If you're new here, this blog will give you the tools to become financially independent in 5 years on a median salary. The wiki page gives a good summary of the principles of the strategy. The key to success is to run your personal finances much like a business, thinking about assets and inventory and focusing on efficiency and value for money. Not just any business but a business that's flexible, agile, and adaptable. Conversely most consumers run their personal finances like an inflexible money-losing anti-business always in danger of losing their jobs.
Here's almost a thousand online journals from people, who are following the ERE strategy tailored to their particular situation (age, children, location, education, goals, ...). Increasing their savings from the usual 5-15% of their income to tens of thousands of dollars each year or typically 40-80% of their income, many accumulate six-figure net-worths within a few years. Since everybody's situation is different (age, education, location, children, goals, ...) I suggest only spending a brief moment on this blog, which can be thought of as my personal journal, before looking for the crowd's wisdom for your particular situation in the forum journals.

It seems to make that a large fraction of our economy, this economy, is dedicated to replacing cheap and simple solutions with expensive and complicated solutions. While this is so pervasive that it sometimes define our way of life e.g. arranging our living and work spaces so they are separate making us spend an hour a day just moving between them and spending 20% of our working time paying for this, what I had in mind with this post was to consider individual gadgets that makes you go “wow, what a cool idea, I’ll buy that” shortly followed by “wow, what was I thinking when I bought that”.

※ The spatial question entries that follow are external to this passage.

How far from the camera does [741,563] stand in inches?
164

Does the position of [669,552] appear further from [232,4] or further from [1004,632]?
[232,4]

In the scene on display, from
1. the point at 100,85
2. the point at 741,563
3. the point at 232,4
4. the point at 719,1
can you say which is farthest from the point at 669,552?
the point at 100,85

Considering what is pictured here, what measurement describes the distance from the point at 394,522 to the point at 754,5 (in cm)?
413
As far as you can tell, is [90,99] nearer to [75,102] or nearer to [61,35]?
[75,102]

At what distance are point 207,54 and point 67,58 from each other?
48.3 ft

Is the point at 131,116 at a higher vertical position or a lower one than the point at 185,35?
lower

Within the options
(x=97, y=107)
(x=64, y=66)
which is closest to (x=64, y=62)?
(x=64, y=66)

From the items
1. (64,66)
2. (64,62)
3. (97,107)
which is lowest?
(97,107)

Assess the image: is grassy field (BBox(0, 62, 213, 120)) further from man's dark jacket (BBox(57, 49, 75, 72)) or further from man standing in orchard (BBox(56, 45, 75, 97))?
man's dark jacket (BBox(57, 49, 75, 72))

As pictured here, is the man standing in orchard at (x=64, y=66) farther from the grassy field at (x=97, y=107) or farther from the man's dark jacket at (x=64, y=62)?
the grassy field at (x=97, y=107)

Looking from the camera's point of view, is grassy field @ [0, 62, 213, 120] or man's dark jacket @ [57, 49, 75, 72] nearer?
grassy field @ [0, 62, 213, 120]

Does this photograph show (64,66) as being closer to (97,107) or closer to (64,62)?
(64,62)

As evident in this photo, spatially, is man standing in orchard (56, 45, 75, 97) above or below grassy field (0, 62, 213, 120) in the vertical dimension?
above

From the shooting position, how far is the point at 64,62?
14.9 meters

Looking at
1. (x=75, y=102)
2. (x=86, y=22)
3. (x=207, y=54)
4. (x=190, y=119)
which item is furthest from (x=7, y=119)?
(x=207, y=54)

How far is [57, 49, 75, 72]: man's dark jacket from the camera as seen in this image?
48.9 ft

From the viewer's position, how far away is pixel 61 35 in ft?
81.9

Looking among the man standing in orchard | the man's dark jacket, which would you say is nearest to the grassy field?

I think a great example of an economically inefficient product is the segway human transport system. This multi-thousand dollar invention is supposedly intended to replace walking on your feet as a way of transportation. There are cops patrolling on segways in our local mall, presumably to help them catch delinquents. I suppose this works fine until one of the crooks decide to run down some stairs. A close second is probably the treadmill. I think these were originally intended for consumers to get in their car and drive somewhere so they could pay to run(*) instead of doing it for free outdoors. Strangely enough many are willing to pay hundreds or even thousands to replicate this inferior experience at home.

(*) Running on a treadmill is actually not running as much as it is holding your body in place while moving your legs. It is comparably easier than real running.

My favorite example is of course the electric can opener. Now, I realize that these $60 contraptions might be helpful to someone with arthritis, but these are sold everybody suggesting that there is some marketable desire to strap your can into the gripper and press a button. There is even a slightly less complicated manually driven can opener in the $10 range that look like a set of pliers. It is almost impossible to find the simple $1 bent piece of hardened steel. Apparently, only in the army, it’s called the P-38. This is how cans used to be opened.

Now I was going over my stuff mentally to give a personal example of something economically inefficient that I own, but I realized that I have rooted these things out of my life in a process that began almost 10 years now. If I go back before that the things that comes into mind was an electric vegetable and rice steamer which could do in 45 minutes what a $5 sieve could do in 5 minutes over a boiling pot of water.

What is the most economically inefficient gadget you own?